17

« Et je n’hésiterai pas à me servir de ces hommes anormaux, de ces aventuriers. Il en est beaucoup qui sont inutiles dans des conditions respectables mais irremplaçables pour cette tâche. »

 

Adolf Hitler

 

Holly décida qu’il était temps pour elle d’agir. Elle savait que ses hommes hésiteraient à s’approcher, mais son absence prolongée les y forcerait. Néanmoins il risquait d’être trop tard.

Elle avait été sincèrement ébahie en découvrant « par hasard » le site de missiles. Elle n’ignorait pas que Gant et sa clique avaient des projets dangereux, mais elle ne s’attendait pas à un tel potentiel de destruction. S’il était connu pour fournir les mouvements terroristes en armement, on estimait ses méthodes personnelles pour saper la civilisation occidentale plus raffinées et insidieuses. Elle avait commis une erreur grossière en se faisant surprendre alors qu’elle photographiait le site, mais sa couverture maintenait un doute dans leur esprit. Après tout, rien de plus naturel pour une reporter indépendante que d’être curieuse d’une telle découverte. Depuis une dizaine d’années, beaucoup de journalistes avaient rêvé d’un article exclusif sur « Edward Gant, Marchand d’armes du XXe siècle ». Son insistance n’avait donc rien de bien surprenant. De plus, Gant s’était mis à rechercher la publicité sur son nom, et le lien de parenté de Holly avec son ex-femme l’avait amenée à une position privilégiée. Jusqu’à quel point elle était privilégiée, la jeune femme craignait fort de l’apprendre à ses dépens.

Gant l’avait invitée la veille dans cette propriété en lui promettant une exclusivité qui rendrait jalouse toute la presse mondiale. Tôt le matin, une voiture était venue prendre la jeune femme à son appartement avec la proposition de Gant. Elle avait dû partir sans pouvoir prévenir les autres, mais elle était sûre qu’ils ne la perdaient pas de vue.

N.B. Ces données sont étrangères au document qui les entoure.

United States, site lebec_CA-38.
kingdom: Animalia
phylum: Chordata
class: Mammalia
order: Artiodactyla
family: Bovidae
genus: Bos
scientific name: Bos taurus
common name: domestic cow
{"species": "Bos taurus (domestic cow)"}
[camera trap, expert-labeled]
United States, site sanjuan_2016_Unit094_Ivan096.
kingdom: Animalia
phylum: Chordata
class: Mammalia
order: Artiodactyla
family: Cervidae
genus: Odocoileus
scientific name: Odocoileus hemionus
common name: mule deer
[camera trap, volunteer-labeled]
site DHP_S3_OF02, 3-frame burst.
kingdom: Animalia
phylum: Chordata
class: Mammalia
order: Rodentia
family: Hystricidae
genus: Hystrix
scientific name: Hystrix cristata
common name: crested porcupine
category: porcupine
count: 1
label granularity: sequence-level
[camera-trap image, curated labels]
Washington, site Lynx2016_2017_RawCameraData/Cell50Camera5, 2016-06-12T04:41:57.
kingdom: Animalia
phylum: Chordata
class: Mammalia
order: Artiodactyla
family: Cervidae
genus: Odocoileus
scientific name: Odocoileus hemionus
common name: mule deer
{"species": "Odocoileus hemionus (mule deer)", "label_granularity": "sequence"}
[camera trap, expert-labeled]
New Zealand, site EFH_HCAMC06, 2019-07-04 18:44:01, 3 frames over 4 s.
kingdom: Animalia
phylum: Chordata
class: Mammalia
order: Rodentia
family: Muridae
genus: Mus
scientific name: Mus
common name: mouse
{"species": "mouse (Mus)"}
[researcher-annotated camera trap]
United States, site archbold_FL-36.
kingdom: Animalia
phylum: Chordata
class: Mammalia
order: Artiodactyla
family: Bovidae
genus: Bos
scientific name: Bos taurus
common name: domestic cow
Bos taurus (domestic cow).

Quand Harry lui avait appris l’utilisation projetée du missile, elle avait été effarée par la fourberie du plan de Gant. On ne pourrait identifier les auteurs de l’attentat, mais les Israéliens et les Arabes s’accuseraient mutuellement, c’était une évidence. Les négociations de paix s’en trouveraient compromises. Le but était d’embraser de nouveau le Moyen-Orient, et cette fois Israël risquait fort l’anéantissement.

Puisqu’on y avait amené Harry, Holly avait supposé que des micros étaient dissimulés dans la pièce et elle avait dû nier toute connaissance de l’organisation secrète de Gant. Pourtant, elle n’avait pas menti au sujet du Mossad. Elle aurait aimé le serrer dans ses bras et lui dire qu’il n’était pas seul, que d’autres connaissaient les projets de Gant, que son gouvernement prenait très au sérieux le groupe nazi le plus puissant depuis la guerre, mais elle n’avait rien pu faire pour ôter de son visage cet air soupçonneux et fermé. Les supérieurs de Holly savaient que l’organisation de Gant étendait ses ramifications jusqu’au plus haut niveau, les Services secrets britanniques n’échappant pas à cette infiltration, et qu’ils devaient agir avec une très grande prudence dans ce pays où le nid se développait, car ce n’était pas une menace uniquement pour l’Angleterre mais bien pour le monde entier.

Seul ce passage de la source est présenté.